Stored records
[Start]

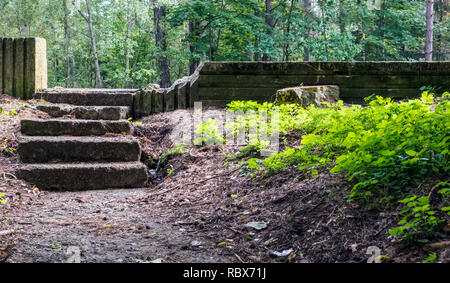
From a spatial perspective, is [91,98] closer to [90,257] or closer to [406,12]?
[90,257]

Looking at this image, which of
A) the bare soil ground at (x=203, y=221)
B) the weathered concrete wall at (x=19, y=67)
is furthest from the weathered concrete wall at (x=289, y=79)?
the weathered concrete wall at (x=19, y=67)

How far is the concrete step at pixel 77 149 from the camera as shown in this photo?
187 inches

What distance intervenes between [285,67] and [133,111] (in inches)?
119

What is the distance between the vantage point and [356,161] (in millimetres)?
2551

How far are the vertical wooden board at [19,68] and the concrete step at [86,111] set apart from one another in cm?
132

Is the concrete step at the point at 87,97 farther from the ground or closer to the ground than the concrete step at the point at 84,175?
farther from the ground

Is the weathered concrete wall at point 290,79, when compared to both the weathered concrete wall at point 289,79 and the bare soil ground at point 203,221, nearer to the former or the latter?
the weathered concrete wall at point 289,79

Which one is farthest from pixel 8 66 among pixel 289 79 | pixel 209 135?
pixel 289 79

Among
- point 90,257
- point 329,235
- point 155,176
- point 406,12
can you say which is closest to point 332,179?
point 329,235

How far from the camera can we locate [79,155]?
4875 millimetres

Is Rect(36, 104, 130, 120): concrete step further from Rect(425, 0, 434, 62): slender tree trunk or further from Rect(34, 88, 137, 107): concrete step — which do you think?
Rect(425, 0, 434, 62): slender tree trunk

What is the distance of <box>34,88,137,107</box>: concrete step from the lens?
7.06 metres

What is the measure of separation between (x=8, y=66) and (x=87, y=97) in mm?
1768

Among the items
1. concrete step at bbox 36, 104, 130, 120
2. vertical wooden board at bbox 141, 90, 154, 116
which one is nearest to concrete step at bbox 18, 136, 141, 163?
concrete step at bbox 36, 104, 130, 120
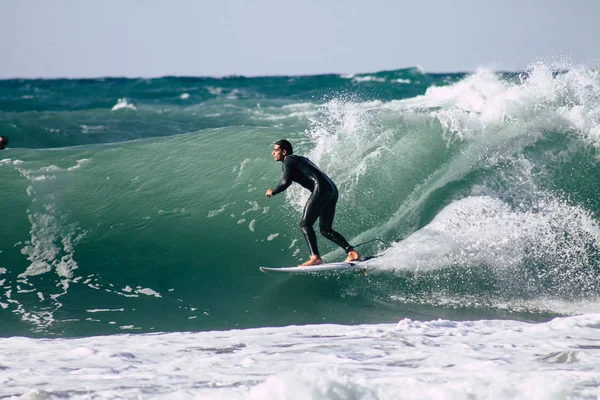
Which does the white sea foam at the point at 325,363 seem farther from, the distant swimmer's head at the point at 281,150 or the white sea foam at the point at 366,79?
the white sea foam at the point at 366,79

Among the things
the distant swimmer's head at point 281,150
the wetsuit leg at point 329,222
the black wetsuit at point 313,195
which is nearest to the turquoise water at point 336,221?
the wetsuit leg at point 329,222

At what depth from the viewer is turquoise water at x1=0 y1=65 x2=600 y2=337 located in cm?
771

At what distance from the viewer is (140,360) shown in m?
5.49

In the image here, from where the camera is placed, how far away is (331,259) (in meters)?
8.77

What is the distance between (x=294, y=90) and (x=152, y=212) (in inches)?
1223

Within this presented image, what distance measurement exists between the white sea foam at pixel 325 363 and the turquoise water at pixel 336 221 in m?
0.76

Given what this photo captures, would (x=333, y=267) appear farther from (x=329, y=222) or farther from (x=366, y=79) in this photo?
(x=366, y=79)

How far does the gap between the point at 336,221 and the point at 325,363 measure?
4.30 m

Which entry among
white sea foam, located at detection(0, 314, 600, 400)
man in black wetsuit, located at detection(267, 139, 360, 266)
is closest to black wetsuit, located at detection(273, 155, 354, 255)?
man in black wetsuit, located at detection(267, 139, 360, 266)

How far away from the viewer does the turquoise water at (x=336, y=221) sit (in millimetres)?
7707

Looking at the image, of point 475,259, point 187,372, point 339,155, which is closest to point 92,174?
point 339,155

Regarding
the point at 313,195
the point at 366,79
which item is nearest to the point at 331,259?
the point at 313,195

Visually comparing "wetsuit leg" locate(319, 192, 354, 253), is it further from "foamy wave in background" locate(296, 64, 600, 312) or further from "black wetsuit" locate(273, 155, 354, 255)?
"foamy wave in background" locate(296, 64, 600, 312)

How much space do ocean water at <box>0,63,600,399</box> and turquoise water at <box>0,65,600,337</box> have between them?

[End]

▸ **WHAT IS EXPECTED**
Skip the pictures, then retype every line above exactly.

▸ **FINAL RESULT**
From a spatial perspective, is [91,98] closer to [90,257] or closer to [406,12]?
[90,257]

Looking at this image, which of
A) the bare soil ground at (x=203, y=221)
B) the weathered concrete wall at (x=19, y=67)
is furthest from the weathered concrete wall at (x=289, y=79)?
the weathered concrete wall at (x=19, y=67)

How far is the concrete step at pixel 77 149 from the camera as shown in this photo?
187 inches

What distance intervenes between [285,67] and [133,111] (in inches)?
119

What is the distance between the vantage point and [356,161] (in millimetres)?
2551

How far are the vertical wooden board at [19,68] and the concrete step at [86,111] set apart from one another in cm?
132

Is the concrete step at the point at 87,97 farther from the ground or closer to the ground than the concrete step at the point at 84,175?
farther from the ground

Is the weathered concrete wall at point 290,79, when compared to both the weathered concrete wall at point 289,79 and the bare soil ground at point 203,221, nearer to the former or the latter?
the weathered concrete wall at point 289,79

Which one is farthest from pixel 8 66 among pixel 289 79 | pixel 209 135?
pixel 289 79

Among
- point 90,257
- point 329,235
- point 155,176
- point 406,12
can you say which is closest to point 332,179?
point 329,235

How far from the camera can we locate [79,155]?
4875 millimetres

Is Rect(36, 104, 130, 120): concrete step further from Rect(425, 0, 434, 62): slender tree trunk or further from Rect(34, 88, 137, 107): concrete step — which do you think?
Rect(425, 0, 434, 62): slender tree trunk

What is the distance of <box>34,88,137,107</box>: concrete step from the lens?
7.06 metres

What is the measure of separation between (x=8, y=66) and (x=87, y=97) in mm?
1768

Among the items
1. concrete step at bbox 36, 104, 130, 120
2. vertical wooden board at bbox 141, 90, 154, 116
which one is nearest to concrete step at bbox 18, 136, 141, 163?
concrete step at bbox 36, 104, 130, 120
Which does the white sea foam at the point at 325,363 seem farther from, the distant swimmer's head at the point at 281,150 or the white sea foam at the point at 366,79?
the white sea foam at the point at 366,79

Among the things
the distant swimmer's head at point 281,150
the wetsuit leg at point 329,222
the black wetsuit at point 313,195
which is nearest to the turquoise water at point 336,221?
the wetsuit leg at point 329,222

At what depth from the viewer is turquoise water at x1=0 y1=65 x2=600 y2=337 located in cm?
771

At what distance from the viewer is (140,360) shown in m?
5.49

In the image here, from where the camera is placed, how far away is (331,259) (in meters)?
8.77

What is the distance between (x=294, y=90) and (x=152, y=212) (in inches)?
1223

Within this presented image, what distance measurement exists between the white sea foam at pixel 325 363 and the turquoise water at pixel 336 221 in m?
0.76

Given what this photo captures, would (x=333, y=267) appear farther from (x=329, y=222) or farther from (x=366, y=79) in this photo?
(x=366, y=79)

How far does the gap between the point at 336,221 and the point at 325,363 measure?
4.30 m

Which entry among
white sea foam, located at detection(0, 314, 600, 400)
man in black wetsuit, located at detection(267, 139, 360, 266)
is closest to black wetsuit, located at detection(273, 155, 354, 255)?
man in black wetsuit, located at detection(267, 139, 360, 266)

How far away from the viewer does the turquoise water at (x=336, y=221) sit (in millimetres)?
7707

Looking at the image, of point 475,259, point 187,372, point 339,155, which is closest to point 92,174?
point 339,155

Regarding
the point at 313,195
the point at 366,79
which item is nearest to the point at 331,259?
the point at 313,195

Visually comparing "wetsuit leg" locate(319, 192, 354, 253), is it further from "foamy wave in background" locate(296, 64, 600, 312) or further from "black wetsuit" locate(273, 155, 354, 255)?
"foamy wave in background" locate(296, 64, 600, 312)

How much space do ocean water at <box>0,63,600,399</box> and turquoise water at <box>0,65,600,337</box> have between them?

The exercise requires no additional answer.